Systems and Complexity.

I’ve been reading books on soil microbiology, capitalism and the growth of railroads from 1850 to 1900 and (last but not least) a book by Kevin Kelly on the evolution of technology in the last 50 years. All three books have a common underlying theme: through the use of well developed systems  a problem is solved with sublime balance and simplicity.

All three books are really about evolving systems: from the way protozoa eat bacteria in soil to the way railroad companies organized freight schedules to the progression of technology from vacuum tubes to the modern high speed internet. The evolution of technology is by far the most rapid of all three because modern progress is continuously becoming a more complex and interwoven system. Case in point: an advance in material technology leads to a faster computer processor, which helps a geneticist unravel a viral genome, and from this another doctor figures out how to graft human skin onto a metal prosthesis, which leads to more human-like robots, etc.

Even singing in a choir you need complex systems… taken in pieces the notes are very simple and unremarkable, but when they are combined in the complexity of voices and instruments a complex and multi-level beauty emerges, all from the organization of simple notes on a sheet of paper.  Perhaps this is why so many scientists and engineers are also musicians on the side…..

Inherent in everything is a quiet system at work.
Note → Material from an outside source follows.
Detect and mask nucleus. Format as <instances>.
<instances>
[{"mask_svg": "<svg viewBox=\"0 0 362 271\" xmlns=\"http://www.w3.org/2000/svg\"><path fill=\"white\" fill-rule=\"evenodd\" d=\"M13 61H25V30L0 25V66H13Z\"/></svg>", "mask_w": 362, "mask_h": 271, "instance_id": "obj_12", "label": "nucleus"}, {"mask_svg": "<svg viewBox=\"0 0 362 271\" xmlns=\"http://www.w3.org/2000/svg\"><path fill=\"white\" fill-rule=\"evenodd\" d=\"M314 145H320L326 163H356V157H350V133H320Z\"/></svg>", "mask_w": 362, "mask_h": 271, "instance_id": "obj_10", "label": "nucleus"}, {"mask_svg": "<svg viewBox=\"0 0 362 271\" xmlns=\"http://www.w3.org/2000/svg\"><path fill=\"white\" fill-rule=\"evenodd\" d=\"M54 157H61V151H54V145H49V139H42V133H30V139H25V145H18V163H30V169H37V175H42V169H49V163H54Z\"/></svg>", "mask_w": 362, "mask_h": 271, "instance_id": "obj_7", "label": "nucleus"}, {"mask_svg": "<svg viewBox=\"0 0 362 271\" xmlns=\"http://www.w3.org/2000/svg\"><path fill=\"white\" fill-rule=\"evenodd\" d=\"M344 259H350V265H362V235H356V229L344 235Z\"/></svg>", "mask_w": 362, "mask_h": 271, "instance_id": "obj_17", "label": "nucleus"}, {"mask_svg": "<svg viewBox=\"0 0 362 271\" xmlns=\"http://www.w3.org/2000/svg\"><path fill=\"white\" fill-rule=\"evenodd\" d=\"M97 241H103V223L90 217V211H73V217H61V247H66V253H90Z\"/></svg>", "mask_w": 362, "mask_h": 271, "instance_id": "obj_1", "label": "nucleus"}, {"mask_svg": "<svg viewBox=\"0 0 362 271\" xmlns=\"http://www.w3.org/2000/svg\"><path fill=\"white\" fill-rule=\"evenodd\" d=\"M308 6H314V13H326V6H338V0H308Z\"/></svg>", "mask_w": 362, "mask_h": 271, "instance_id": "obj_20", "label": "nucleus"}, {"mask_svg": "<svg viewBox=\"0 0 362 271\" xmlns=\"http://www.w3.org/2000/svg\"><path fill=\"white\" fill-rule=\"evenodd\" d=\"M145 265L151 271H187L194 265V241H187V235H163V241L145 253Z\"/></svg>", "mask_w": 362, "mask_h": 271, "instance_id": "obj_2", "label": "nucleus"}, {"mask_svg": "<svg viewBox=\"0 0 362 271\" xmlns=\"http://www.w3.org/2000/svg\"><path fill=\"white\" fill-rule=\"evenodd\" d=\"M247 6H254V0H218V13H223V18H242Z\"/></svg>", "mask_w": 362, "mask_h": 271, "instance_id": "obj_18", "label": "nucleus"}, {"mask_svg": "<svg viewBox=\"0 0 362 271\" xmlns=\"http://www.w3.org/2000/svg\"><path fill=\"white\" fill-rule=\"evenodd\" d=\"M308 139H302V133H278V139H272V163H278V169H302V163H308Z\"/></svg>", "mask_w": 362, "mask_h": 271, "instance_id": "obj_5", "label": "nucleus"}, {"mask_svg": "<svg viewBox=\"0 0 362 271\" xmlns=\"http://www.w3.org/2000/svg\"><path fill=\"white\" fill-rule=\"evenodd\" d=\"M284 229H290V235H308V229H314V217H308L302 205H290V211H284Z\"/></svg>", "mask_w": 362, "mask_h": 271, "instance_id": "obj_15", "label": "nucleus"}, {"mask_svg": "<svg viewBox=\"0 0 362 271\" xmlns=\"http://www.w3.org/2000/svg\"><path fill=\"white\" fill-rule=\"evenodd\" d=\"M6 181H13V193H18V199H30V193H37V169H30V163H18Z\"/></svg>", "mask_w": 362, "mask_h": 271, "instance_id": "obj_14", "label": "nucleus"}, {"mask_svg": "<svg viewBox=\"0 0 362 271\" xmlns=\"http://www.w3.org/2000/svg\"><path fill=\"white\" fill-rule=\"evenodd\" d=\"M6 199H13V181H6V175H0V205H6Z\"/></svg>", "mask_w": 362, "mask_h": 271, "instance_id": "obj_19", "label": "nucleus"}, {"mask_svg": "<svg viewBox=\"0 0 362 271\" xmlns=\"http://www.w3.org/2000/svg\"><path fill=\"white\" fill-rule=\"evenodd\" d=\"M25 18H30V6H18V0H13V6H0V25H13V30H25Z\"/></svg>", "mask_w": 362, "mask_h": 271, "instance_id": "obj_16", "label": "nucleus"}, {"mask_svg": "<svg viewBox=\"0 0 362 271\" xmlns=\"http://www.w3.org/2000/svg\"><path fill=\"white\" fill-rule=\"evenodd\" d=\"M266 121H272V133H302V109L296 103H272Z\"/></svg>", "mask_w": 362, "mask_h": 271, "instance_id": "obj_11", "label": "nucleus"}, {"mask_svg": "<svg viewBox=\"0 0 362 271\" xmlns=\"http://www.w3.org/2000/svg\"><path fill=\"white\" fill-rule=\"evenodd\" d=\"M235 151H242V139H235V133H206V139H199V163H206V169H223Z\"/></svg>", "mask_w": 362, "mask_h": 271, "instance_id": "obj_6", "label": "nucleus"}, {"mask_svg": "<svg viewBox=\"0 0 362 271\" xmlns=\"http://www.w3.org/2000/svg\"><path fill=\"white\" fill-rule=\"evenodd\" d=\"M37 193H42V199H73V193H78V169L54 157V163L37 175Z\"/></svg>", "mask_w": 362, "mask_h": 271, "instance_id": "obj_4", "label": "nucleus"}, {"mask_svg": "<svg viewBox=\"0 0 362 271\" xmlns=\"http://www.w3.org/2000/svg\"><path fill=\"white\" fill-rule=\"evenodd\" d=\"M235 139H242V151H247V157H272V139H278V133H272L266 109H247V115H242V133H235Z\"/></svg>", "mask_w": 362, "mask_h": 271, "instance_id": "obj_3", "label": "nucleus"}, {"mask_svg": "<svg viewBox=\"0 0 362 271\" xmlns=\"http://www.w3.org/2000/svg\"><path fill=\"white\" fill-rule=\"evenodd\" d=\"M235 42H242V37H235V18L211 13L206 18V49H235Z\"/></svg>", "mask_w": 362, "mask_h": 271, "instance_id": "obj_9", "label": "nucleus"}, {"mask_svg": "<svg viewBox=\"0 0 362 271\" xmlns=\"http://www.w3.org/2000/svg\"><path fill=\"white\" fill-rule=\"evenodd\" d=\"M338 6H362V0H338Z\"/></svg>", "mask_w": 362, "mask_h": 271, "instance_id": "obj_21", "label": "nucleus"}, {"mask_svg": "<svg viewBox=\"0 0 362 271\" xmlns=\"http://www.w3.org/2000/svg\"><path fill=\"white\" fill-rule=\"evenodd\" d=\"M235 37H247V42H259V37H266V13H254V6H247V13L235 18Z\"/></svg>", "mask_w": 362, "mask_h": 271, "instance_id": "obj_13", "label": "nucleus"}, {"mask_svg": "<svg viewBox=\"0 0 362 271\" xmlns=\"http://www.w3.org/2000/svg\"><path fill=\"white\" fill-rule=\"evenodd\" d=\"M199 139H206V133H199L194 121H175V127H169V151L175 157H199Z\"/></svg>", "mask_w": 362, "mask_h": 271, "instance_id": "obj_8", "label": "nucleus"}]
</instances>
Even the words that you are reading right now are a small part of a highly evolved language system that was started 10,000 years ago and continues to develop even to this day.

Language enabled humans to pass along knowledge from one generation to the next, our forebears learned how to make weapons, which mushroom it was safe to eat… or which root would help cure certain illnesses. We are the products of a vast system of oral and written knowledge that has been modified and grown through ten thousand generations.
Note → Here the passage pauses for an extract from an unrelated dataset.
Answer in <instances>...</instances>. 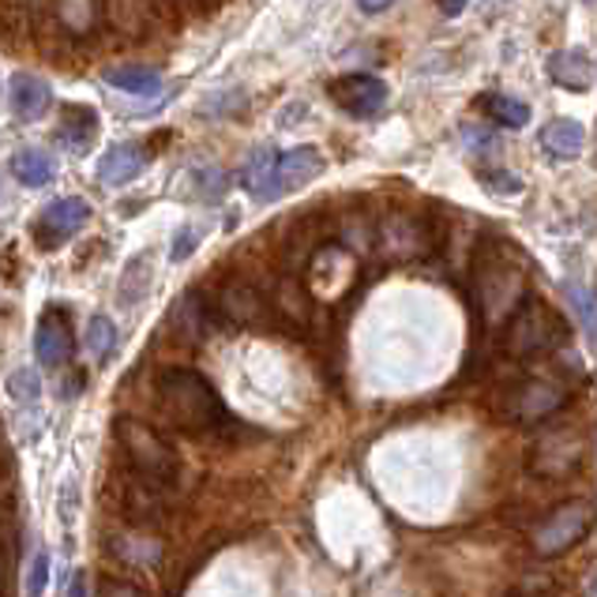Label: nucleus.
<instances>
[{"label":"nucleus","instance_id":"nucleus-1","mask_svg":"<svg viewBox=\"0 0 597 597\" xmlns=\"http://www.w3.org/2000/svg\"><path fill=\"white\" fill-rule=\"evenodd\" d=\"M158 403L169 421L181 432H192V436H211L223 424H230V414H226L223 398L215 395V388L200 372H188V368H166L162 372Z\"/></svg>","mask_w":597,"mask_h":597},{"label":"nucleus","instance_id":"nucleus-2","mask_svg":"<svg viewBox=\"0 0 597 597\" xmlns=\"http://www.w3.org/2000/svg\"><path fill=\"white\" fill-rule=\"evenodd\" d=\"M478 305L488 323H504L515 308L526 301V264H522L519 249L511 244H488L478 256Z\"/></svg>","mask_w":597,"mask_h":597},{"label":"nucleus","instance_id":"nucleus-3","mask_svg":"<svg viewBox=\"0 0 597 597\" xmlns=\"http://www.w3.org/2000/svg\"><path fill=\"white\" fill-rule=\"evenodd\" d=\"M563 334H568V327H563L560 316L549 305H542V301L526 297L504 320V350L515 361H530V357L552 354L563 342Z\"/></svg>","mask_w":597,"mask_h":597},{"label":"nucleus","instance_id":"nucleus-4","mask_svg":"<svg viewBox=\"0 0 597 597\" xmlns=\"http://www.w3.org/2000/svg\"><path fill=\"white\" fill-rule=\"evenodd\" d=\"M117 432H120V447H125L128 466H132L136 478H147V481H154V485H174L181 462H177L174 447H169L158 432L147 429V424H139V421H120Z\"/></svg>","mask_w":597,"mask_h":597},{"label":"nucleus","instance_id":"nucleus-5","mask_svg":"<svg viewBox=\"0 0 597 597\" xmlns=\"http://www.w3.org/2000/svg\"><path fill=\"white\" fill-rule=\"evenodd\" d=\"M590 519H594V507L586 500H568L560 507H552L545 519L534 522L530 530V545L542 560H552V556H563L568 549H575L579 542L586 537L590 530Z\"/></svg>","mask_w":597,"mask_h":597},{"label":"nucleus","instance_id":"nucleus-6","mask_svg":"<svg viewBox=\"0 0 597 597\" xmlns=\"http://www.w3.org/2000/svg\"><path fill=\"white\" fill-rule=\"evenodd\" d=\"M568 403V388L556 380H545V376H530V380H519L500 395V414L507 421H519V424H537V421H549L556 410H563Z\"/></svg>","mask_w":597,"mask_h":597},{"label":"nucleus","instance_id":"nucleus-7","mask_svg":"<svg viewBox=\"0 0 597 597\" xmlns=\"http://www.w3.org/2000/svg\"><path fill=\"white\" fill-rule=\"evenodd\" d=\"M327 94H331V102L339 105L342 113H350V117L357 120L376 117V113H383V105H388V84L376 76H365V72L339 76L327 87Z\"/></svg>","mask_w":597,"mask_h":597},{"label":"nucleus","instance_id":"nucleus-8","mask_svg":"<svg viewBox=\"0 0 597 597\" xmlns=\"http://www.w3.org/2000/svg\"><path fill=\"white\" fill-rule=\"evenodd\" d=\"M583 455V440L575 436V429H556L545 440H537L534 455H530V470L542 478H571Z\"/></svg>","mask_w":597,"mask_h":597},{"label":"nucleus","instance_id":"nucleus-9","mask_svg":"<svg viewBox=\"0 0 597 597\" xmlns=\"http://www.w3.org/2000/svg\"><path fill=\"white\" fill-rule=\"evenodd\" d=\"M87 218H91V207H87L84 200H76V195H64V200L49 203L35 226L38 244H42V249H53V244L68 241V237H76L84 230Z\"/></svg>","mask_w":597,"mask_h":597},{"label":"nucleus","instance_id":"nucleus-10","mask_svg":"<svg viewBox=\"0 0 597 597\" xmlns=\"http://www.w3.org/2000/svg\"><path fill=\"white\" fill-rule=\"evenodd\" d=\"M120 507H125V519L132 526H162V519H166V485H154V481L132 473Z\"/></svg>","mask_w":597,"mask_h":597},{"label":"nucleus","instance_id":"nucleus-11","mask_svg":"<svg viewBox=\"0 0 597 597\" xmlns=\"http://www.w3.org/2000/svg\"><path fill=\"white\" fill-rule=\"evenodd\" d=\"M376 241H380V249L395 259H414V256H421V252H429L424 223L421 218H410V215H391L388 223L380 226Z\"/></svg>","mask_w":597,"mask_h":597},{"label":"nucleus","instance_id":"nucleus-12","mask_svg":"<svg viewBox=\"0 0 597 597\" xmlns=\"http://www.w3.org/2000/svg\"><path fill=\"white\" fill-rule=\"evenodd\" d=\"M323 154L316 147H293V151L278 154L275 162V185H278V195L285 192H297V188L313 185L316 177L323 174Z\"/></svg>","mask_w":597,"mask_h":597},{"label":"nucleus","instance_id":"nucleus-13","mask_svg":"<svg viewBox=\"0 0 597 597\" xmlns=\"http://www.w3.org/2000/svg\"><path fill=\"white\" fill-rule=\"evenodd\" d=\"M72 350H76V339H72L68 316H61V313L49 308L42 320H38V331H35L38 361H42L46 368H61L72 357Z\"/></svg>","mask_w":597,"mask_h":597},{"label":"nucleus","instance_id":"nucleus-14","mask_svg":"<svg viewBox=\"0 0 597 597\" xmlns=\"http://www.w3.org/2000/svg\"><path fill=\"white\" fill-rule=\"evenodd\" d=\"M218 308H223L226 320L241 323V327H259L267 320V301L259 297V290L244 278H233V282L223 285L218 293Z\"/></svg>","mask_w":597,"mask_h":597},{"label":"nucleus","instance_id":"nucleus-15","mask_svg":"<svg viewBox=\"0 0 597 597\" xmlns=\"http://www.w3.org/2000/svg\"><path fill=\"white\" fill-rule=\"evenodd\" d=\"M147 166H151V158H147L143 143H117L98 158V177H102V185L120 188L132 185Z\"/></svg>","mask_w":597,"mask_h":597},{"label":"nucleus","instance_id":"nucleus-16","mask_svg":"<svg viewBox=\"0 0 597 597\" xmlns=\"http://www.w3.org/2000/svg\"><path fill=\"white\" fill-rule=\"evenodd\" d=\"M8 105L20 120H42L53 105V91H49L46 79L30 76V72H20L12 76V87H8Z\"/></svg>","mask_w":597,"mask_h":597},{"label":"nucleus","instance_id":"nucleus-17","mask_svg":"<svg viewBox=\"0 0 597 597\" xmlns=\"http://www.w3.org/2000/svg\"><path fill=\"white\" fill-rule=\"evenodd\" d=\"M545 72L563 91H590L594 87V61L583 49H556L545 61Z\"/></svg>","mask_w":597,"mask_h":597},{"label":"nucleus","instance_id":"nucleus-18","mask_svg":"<svg viewBox=\"0 0 597 597\" xmlns=\"http://www.w3.org/2000/svg\"><path fill=\"white\" fill-rule=\"evenodd\" d=\"M98 136V113L91 105H64L61 110V132H56V143L72 154H84L87 147L94 143Z\"/></svg>","mask_w":597,"mask_h":597},{"label":"nucleus","instance_id":"nucleus-19","mask_svg":"<svg viewBox=\"0 0 597 597\" xmlns=\"http://www.w3.org/2000/svg\"><path fill=\"white\" fill-rule=\"evenodd\" d=\"M275 162H278V151H275V147H256V151H252L249 158H244L241 181H244V188H249L252 200H259V203L278 200Z\"/></svg>","mask_w":597,"mask_h":597},{"label":"nucleus","instance_id":"nucleus-20","mask_svg":"<svg viewBox=\"0 0 597 597\" xmlns=\"http://www.w3.org/2000/svg\"><path fill=\"white\" fill-rule=\"evenodd\" d=\"M583 143H586V128L579 125V120L560 117V120H549V125L542 128V147L560 162L575 158V154L583 151Z\"/></svg>","mask_w":597,"mask_h":597},{"label":"nucleus","instance_id":"nucleus-21","mask_svg":"<svg viewBox=\"0 0 597 597\" xmlns=\"http://www.w3.org/2000/svg\"><path fill=\"white\" fill-rule=\"evenodd\" d=\"M53 8H56L61 27L76 38L91 35L98 27V20H102V0H53Z\"/></svg>","mask_w":597,"mask_h":597},{"label":"nucleus","instance_id":"nucleus-22","mask_svg":"<svg viewBox=\"0 0 597 597\" xmlns=\"http://www.w3.org/2000/svg\"><path fill=\"white\" fill-rule=\"evenodd\" d=\"M481 113L496 120L500 128H526L530 125V105L511 94H481Z\"/></svg>","mask_w":597,"mask_h":597},{"label":"nucleus","instance_id":"nucleus-23","mask_svg":"<svg viewBox=\"0 0 597 597\" xmlns=\"http://www.w3.org/2000/svg\"><path fill=\"white\" fill-rule=\"evenodd\" d=\"M12 174L20 185L27 188H42L53 181V158H46L42 151H30V147H23V151L12 154Z\"/></svg>","mask_w":597,"mask_h":597},{"label":"nucleus","instance_id":"nucleus-24","mask_svg":"<svg viewBox=\"0 0 597 597\" xmlns=\"http://www.w3.org/2000/svg\"><path fill=\"white\" fill-rule=\"evenodd\" d=\"M105 84L117 87V91L151 94L162 87V76L154 68H143V64H120V68H105Z\"/></svg>","mask_w":597,"mask_h":597},{"label":"nucleus","instance_id":"nucleus-25","mask_svg":"<svg viewBox=\"0 0 597 597\" xmlns=\"http://www.w3.org/2000/svg\"><path fill=\"white\" fill-rule=\"evenodd\" d=\"M174 327L177 334L188 342H200V334L207 331V308H203L200 293H185L174 305Z\"/></svg>","mask_w":597,"mask_h":597},{"label":"nucleus","instance_id":"nucleus-26","mask_svg":"<svg viewBox=\"0 0 597 597\" xmlns=\"http://www.w3.org/2000/svg\"><path fill=\"white\" fill-rule=\"evenodd\" d=\"M113 346H117V327H113L105 316H94L91 323H87V350L94 354V361H110Z\"/></svg>","mask_w":597,"mask_h":597},{"label":"nucleus","instance_id":"nucleus-27","mask_svg":"<svg viewBox=\"0 0 597 597\" xmlns=\"http://www.w3.org/2000/svg\"><path fill=\"white\" fill-rule=\"evenodd\" d=\"M110 549L117 556H125V560H132V563H158V552H162L154 537H132V534L110 542Z\"/></svg>","mask_w":597,"mask_h":597},{"label":"nucleus","instance_id":"nucleus-28","mask_svg":"<svg viewBox=\"0 0 597 597\" xmlns=\"http://www.w3.org/2000/svg\"><path fill=\"white\" fill-rule=\"evenodd\" d=\"M563 293H568L571 308H575V320L583 323L586 339H594V293L586 290L583 282H568L563 285Z\"/></svg>","mask_w":597,"mask_h":597},{"label":"nucleus","instance_id":"nucleus-29","mask_svg":"<svg viewBox=\"0 0 597 597\" xmlns=\"http://www.w3.org/2000/svg\"><path fill=\"white\" fill-rule=\"evenodd\" d=\"M147 256H139V259H132L128 264V271H125V278H120V301L125 305H136V301H143V293H147Z\"/></svg>","mask_w":597,"mask_h":597},{"label":"nucleus","instance_id":"nucleus-30","mask_svg":"<svg viewBox=\"0 0 597 597\" xmlns=\"http://www.w3.org/2000/svg\"><path fill=\"white\" fill-rule=\"evenodd\" d=\"M195 195L200 200H218L226 192V174L223 169H195Z\"/></svg>","mask_w":597,"mask_h":597},{"label":"nucleus","instance_id":"nucleus-31","mask_svg":"<svg viewBox=\"0 0 597 597\" xmlns=\"http://www.w3.org/2000/svg\"><path fill=\"white\" fill-rule=\"evenodd\" d=\"M49 583V556L38 552L35 563H30V575H27V597H42Z\"/></svg>","mask_w":597,"mask_h":597},{"label":"nucleus","instance_id":"nucleus-32","mask_svg":"<svg viewBox=\"0 0 597 597\" xmlns=\"http://www.w3.org/2000/svg\"><path fill=\"white\" fill-rule=\"evenodd\" d=\"M481 181L493 188V192H500V195L522 192V181H519V177H511V174H493V169H488V174H481Z\"/></svg>","mask_w":597,"mask_h":597},{"label":"nucleus","instance_id":"nucleus-33","mask_svg":"<svg viewBox=\"0 0 597 597\" xmlns=\"http://www.w3.org/2000/svg\"><path fill=\"white\" fill-rule=\"evenodd\" d=\"M98 597H147V594L132 583H120V579H102L98 583Z\"/></svg>","mask_w":597,"mask_h":597},{"label":"nucleus","instance_id":"nucleus-34","mask_svg":"<svg viewBox=\"0 0 597 597\" xmlns=\"http://www.w3.org/2000/svg\"><path fill=\"white\" fill-rule=\"evenodd\" d=\"M8 388H12V395H20L23 403H35V398H38V380L30 372H15Z\"/></svg>","mask_w":597,"mask_h":597},{"label":"nucleus","instance_id":"nucleus-35","mask_svg":"<svg viewBox=\"0 0 597 597\" xmlns=\"http://www.w3.org/2000/svg\"><path fill=\"white\" fill-rule=\"evenodd\" d=\"M195 241H200V233H195V230H181L174 237V259H177V264H181L185 256H192Z\"/></svg>","mask_w":597,"mask_h":597},{"label":"nucleus","instance_id":"nucleus-36","mask_svg":"<svg viewBox=\"0 0 597 597\" xmlns=\"http://www.w3.org/2000/svg\"><path fill=\"white\" fill-rule=\"evenodd\" d=\"M436 4H440V12H444V15H459L462 8L470 4V0H436Z\"/></svg>","mask_w":597,"mask_h":597},{"label":"nucleus","instance_id":"nucleus-37","mask_svg":"<svg viewBox=\"0 0 597 597\" xmlns=\"http://www.w3.org/2000/svg\"><path fill=\"white\" fill-rule=\"evenodd\" d=\"M357 4H361V12H383V8H391L395 4V0H357Z\"/></svg>","mask_w":597,"mask_h":597},{"label":"nucleus","instance_id":"nucleus-38","mask_svg":"<svg viewBox=\"0 0 597 597\" xmlns=\"http://www.w3.org/2000/svg\"><path fill=\"white\" fill-rule=\"evenodd\" d=\"M68 597H87V575H84V571L72 579V594Z\"/></svg>","mask_w":597,"mask_h":597},{"label":"nucleus","instance_id":"nucleus-39","mask_svg":"<svg viewBox=\"0 0 597 597\" xmlns=\"http://www.w3.org/2000/svg\"><path fill=\"white\" fill-rule=\"evenodd\" d=\"M0 586H4V579H0ZM0 597H4V590H0Z\"/></svg>","mask_w":597,"mask_h":597},{"label":"nucleus","instance_id":"nucleus-40","mask_svg":"<svg viewBox=\"0 0 597 597\" xmlns=\"http://www.w3.org/2000/svg\"><path fill=\"white\" fill-rule=\"evenodd\" d=\"M537 597H552V594H537Z\"/></svg>","mask_w":597,"mask_h":597},{"label":"nucleus","instance_id":"nucleus-41","mask_svg":"<svg viewBox=\"0 0 597 597\" xmlns=\"http://www.w3.org/2000/svg\"><path fill=\"white\" fill-rule=\"evenodd\" d=\"M590 4H594V0H590Z\"/></svg>","mask_w":597,"mask_h":597}]
</instances>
Look at any form of biological reproduction: from bacterial replication to mammals bearing live young to a dandelion being visited by a pollen-hungry bee. Vastly different in implementation, but the goal of all three is the same.

The most successful businesses use systems internally, and the largest companies on the planet sell systems that help the consumer simplify their lives. All IT companies sell systems, from Apple to Microsoft to Google.

Take a look at the entire world around you, there is a system quietly humming right there in front of your nose, from the orchid blooming on your desk to the swirling electrons and organized binary bits inside your computer that manifest the words on your computer screen.

As technology moves into the Conceptual Age everything will revolve around clever systems designed to solve a problem.

You might invent the next billion dollar system!